Twitter News Dataset

Abstract

This dataset consists on 5234 news events obtained from Twitter.

Download

Description

Events

The file events.csv.gz contains a CSV file, called events.csv with all the news events captured from Twitter since August, 2013 until June, 2014. The format of each line of the file is the following:

<event ID>,<date>,<total keywords>,<total tweets>,<keywords>

Where:

  • <event ID> is an integer which identifies the corresponding event. There are 5234 events, then <event ID> ranges from 1 to 5234.
  • <date> is the date of the event or connected component. The format is YYYY-MM-DD.
  • <total keywords> is an integer indicating how many keywords are in the event or connected component.
  • <total tweets> is an integer indicating how many tweets belongs to this event.
  • <keywords> is a string containing <total keywords> keywords. There is a semicolon between two keywords.

Tweets

The file tweets.csv.gz (available upon request via email to the authors) contains a CSV file, called tweets.csv, with all the tweets IDs corresponding to each event in events.csv. The format of each line of the file is the following:

<tweet ID>, <event ID>

Where:

  • <tweet ID> is an long number indicating the Twitter ID of the given tweet. Using the Twitter REST API it is possible to retrieve all the information about the given tweet.
  • <event ID> corresponds to the event ID of the given tweet.

Clusters

The files cluster_labels.txt and time_resolutions.txt contain the cluster labels for each event and the time resolutions learned from all events, respectively.
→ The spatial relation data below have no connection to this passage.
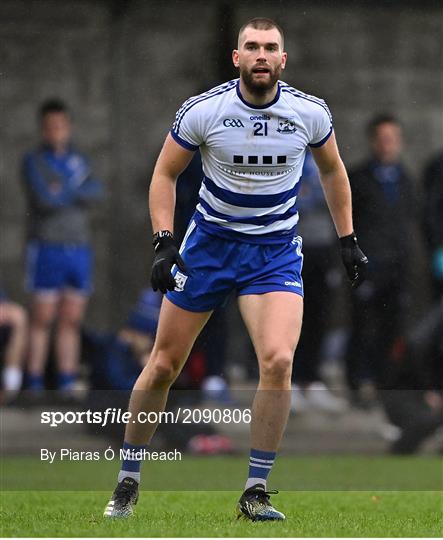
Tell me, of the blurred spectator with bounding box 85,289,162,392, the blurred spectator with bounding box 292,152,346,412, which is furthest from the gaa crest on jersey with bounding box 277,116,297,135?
the blurred spectator with bounding box 292,152,346,412

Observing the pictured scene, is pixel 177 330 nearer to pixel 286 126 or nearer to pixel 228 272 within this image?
pixel 228 272

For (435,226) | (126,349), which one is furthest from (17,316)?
(435,226)

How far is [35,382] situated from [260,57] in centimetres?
468

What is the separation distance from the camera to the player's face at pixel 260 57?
7.44m

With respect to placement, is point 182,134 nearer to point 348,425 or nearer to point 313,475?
point 313,475

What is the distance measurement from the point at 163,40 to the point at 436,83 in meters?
2.01

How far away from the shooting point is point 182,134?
7.59 metres

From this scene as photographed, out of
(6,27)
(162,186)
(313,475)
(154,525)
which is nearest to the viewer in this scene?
(154,525)

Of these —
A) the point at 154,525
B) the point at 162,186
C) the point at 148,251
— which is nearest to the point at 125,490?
the point at 154,525

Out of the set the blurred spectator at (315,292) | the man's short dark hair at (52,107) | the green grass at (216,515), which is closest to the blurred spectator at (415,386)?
the blurred spectator at (315,292)

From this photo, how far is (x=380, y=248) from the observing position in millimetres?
11766

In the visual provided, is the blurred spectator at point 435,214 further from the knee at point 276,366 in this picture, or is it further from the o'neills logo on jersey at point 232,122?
the knee at point 276,366

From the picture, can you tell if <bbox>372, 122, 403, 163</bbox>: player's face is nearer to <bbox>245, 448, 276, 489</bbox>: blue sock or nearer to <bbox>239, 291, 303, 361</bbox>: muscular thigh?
<bbox>239, 291, 303, 361</bbox>: muscular thigh

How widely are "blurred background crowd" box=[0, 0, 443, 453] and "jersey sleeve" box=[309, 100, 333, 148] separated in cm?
374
  • cluster_labels.txt contains one integer number per line, from 0 to 19. In line i, the cluster label in that line corresponds to the event ID number i.
  • time_resolutions.txt contains one floating point number per line, indicating the time resolution learned for all events, in minutes. There are 20 numbers in the file, one per line, in increasing order, with at most 13 decimal numbers after the point.

Last Modified: 16 November 2016